Mashable profiles victims of Paris attacks in 140 characters
Newspapers have traditionally offered a tribute to the victims of mass killings; after Paris, Mashable offers a remembrance for the digital age.
Newspapers have long offered portraits of victims’ lives after mass killings. Following the 1995 Oklahoma City bombing, local paper The Oklahoman featured profiles of victims, titled “Those Who Died”. The New York Times ran “Portraits of Grief” for those slain in the September 2001 attacks.
The pieces offered a snapshot of the lives of the victims rather than the cold facts of their violent deaths.
After gunmen and suicide bombers killed 130 people in the French capital on November 13, the digital news outlet Mashable hewed to this long standing ritual, which has become part documentation of the lives that were lost and part healing for friends and family, who find in obituaries a recognition of their loved ones.
Mashable filed the portraits - using a grand total of 140 characters each.
On Monday, the site launched a Twitter account named “En mémoire”, French for “In memory”, along with the handle @ParisVictims. The account sought to capture each victim of the attacks in 140 characters – the maximum size of a message on Twitter. Each tweet includes basic identifying details – name, age, country – and a quote or line about the person.
‘The human dimension’
“I want to find ways to share our information more widely,” Jim Roberts, executive editor and chief content officer of Mashable, told FRANCE 24 by phone. “I don’t want to lose sight of the human dimension.”
Twitter, he said, offered a solution.
It was Brian Ries, an editor at Mashable, who thought of the idea, Roberts recalled.
“Brian said ‘Why don’t we use Twitter? Why don’t we create a special account?’,” Roberts recounted. So they struck up a plan. “It felt like 15 minutes later,” Roberts said.
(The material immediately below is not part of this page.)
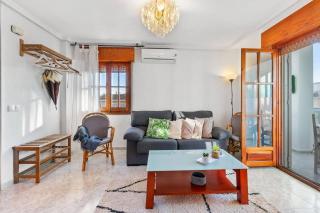 Acogedor bungalow de primera planta en Torreblanca - 5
Roberts acknowledged that a platform such as Twitter can’t detail the contours of a human life, but he underscored that the message, especially the photo that accompanies each victim’s details, is powerful.
On Thursday, the Twitter account had 106 tweets and more than 50,000 followers.
“I think the key to this, the effectiveness of this project, is its simplicity,” Roberts said. That doesn’t mean that it was easy. Roberts said one of the biggest challenges was to report and research the victims from New York City.
The response, however, has been “overwhelmingly positive”, said Roberts. “People have seen in it the respect we’ve attempted to put into it.”